Bias is a systematic difference in the treatment of objects, people or groups compared to others, leading to an imbalance in the distribution of data.
Biases are part of people’s lives. They usually start with habits or unconscious actions (cognitive biases) which, over time, materialize as technical biases (data biases and processing biases). Such a scenario increases or creates risks that could result in untrustful AI systems.
Biases in AI systems arise from human cognitive biases, the characteristics of the data used or the algorithms themselves. Where AI systems are trained on real-world data, there is the possibility that models can learn from, or even amplify, existing biases.
In a statistical context, errors in predictive systems are the difference between the values predicted as model output and the real value of the variables considered in the sample. When the error occurs systematically in one direction or for a subset of data, bias can be identified in the data treatment.
Cognitive biases
Cognitive biases are systematic errors in judgements or decisions common to human beings owing to cognitive limitations, motivational factors and adaptations accumulated throughout life. Sometimes, actions that reveal cognitive biases are unconscious.

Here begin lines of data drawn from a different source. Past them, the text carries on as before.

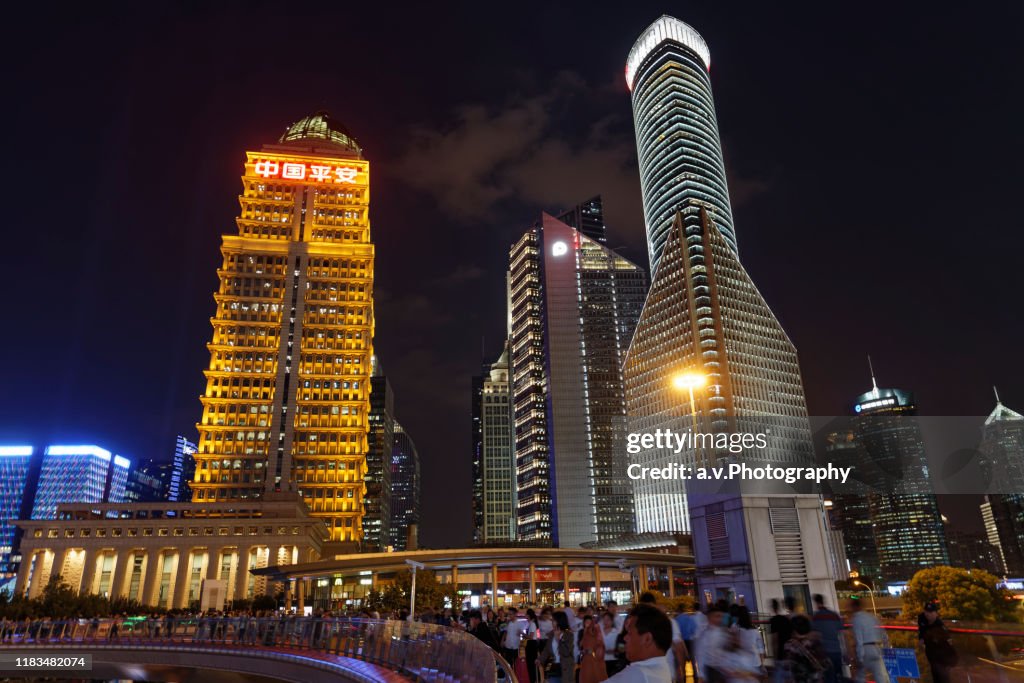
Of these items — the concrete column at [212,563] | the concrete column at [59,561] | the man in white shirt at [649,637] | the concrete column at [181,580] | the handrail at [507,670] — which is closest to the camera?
the man in white shirt at [649,637]

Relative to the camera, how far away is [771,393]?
494ft

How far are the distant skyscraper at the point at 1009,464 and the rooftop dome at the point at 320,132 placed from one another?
620 ft

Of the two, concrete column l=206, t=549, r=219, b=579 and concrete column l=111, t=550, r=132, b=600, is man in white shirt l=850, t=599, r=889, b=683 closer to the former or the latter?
concrete column l=206, t=549, r=219, b=579

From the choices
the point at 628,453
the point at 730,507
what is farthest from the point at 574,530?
the point at 730,507

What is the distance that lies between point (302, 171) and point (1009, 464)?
203 metres

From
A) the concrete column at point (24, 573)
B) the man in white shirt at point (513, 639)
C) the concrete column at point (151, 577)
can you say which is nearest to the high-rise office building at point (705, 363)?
the concrete column at point (151, 577)

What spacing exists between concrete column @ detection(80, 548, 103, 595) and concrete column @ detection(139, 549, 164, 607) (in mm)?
6631

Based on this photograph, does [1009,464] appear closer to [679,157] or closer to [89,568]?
[679,157]

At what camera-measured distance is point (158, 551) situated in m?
91.8

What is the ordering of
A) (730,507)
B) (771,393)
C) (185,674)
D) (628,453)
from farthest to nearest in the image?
(628,453) → (771,393) → (185,674) → (730,507)

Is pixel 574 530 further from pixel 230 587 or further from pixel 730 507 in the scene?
pixel 730 507

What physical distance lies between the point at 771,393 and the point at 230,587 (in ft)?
392

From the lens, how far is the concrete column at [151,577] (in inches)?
3494

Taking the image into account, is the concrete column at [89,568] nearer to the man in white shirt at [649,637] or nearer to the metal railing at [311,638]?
the metal railing at [311,638]
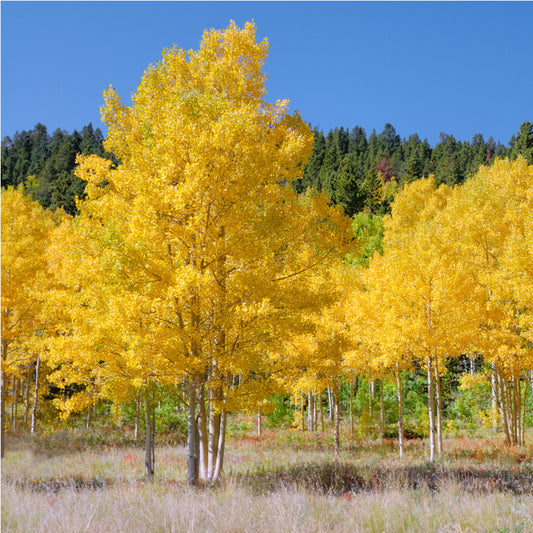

For a list of cognitive biases, refer to the sub-guideline Generic risks and biases: Cognitive bias types.
Data biases
Data biases are a type of error in which certain elements of a data set are more heavily weighted or represented than others, painting an inaccurate picture of the population. A biased data set does not accurately represent a model’s use case, resulting in skewed outcomes, low accuracy levels and analytical errors.
For a list of cognitive biases, refer to the sub-guideline Generic risks and biases: Data bias types.
Processing and validation biases
Processing and validation biases arise from systematic actions and can occur in the absence of prejudice, partiality or discriminatory intent. In AI systems, these biases are present in algorithmic processes used in the development of AI applications.
For a list of cognitive biases, refer to the sub-guideline Generic risks and biases: Processing and validation bias types.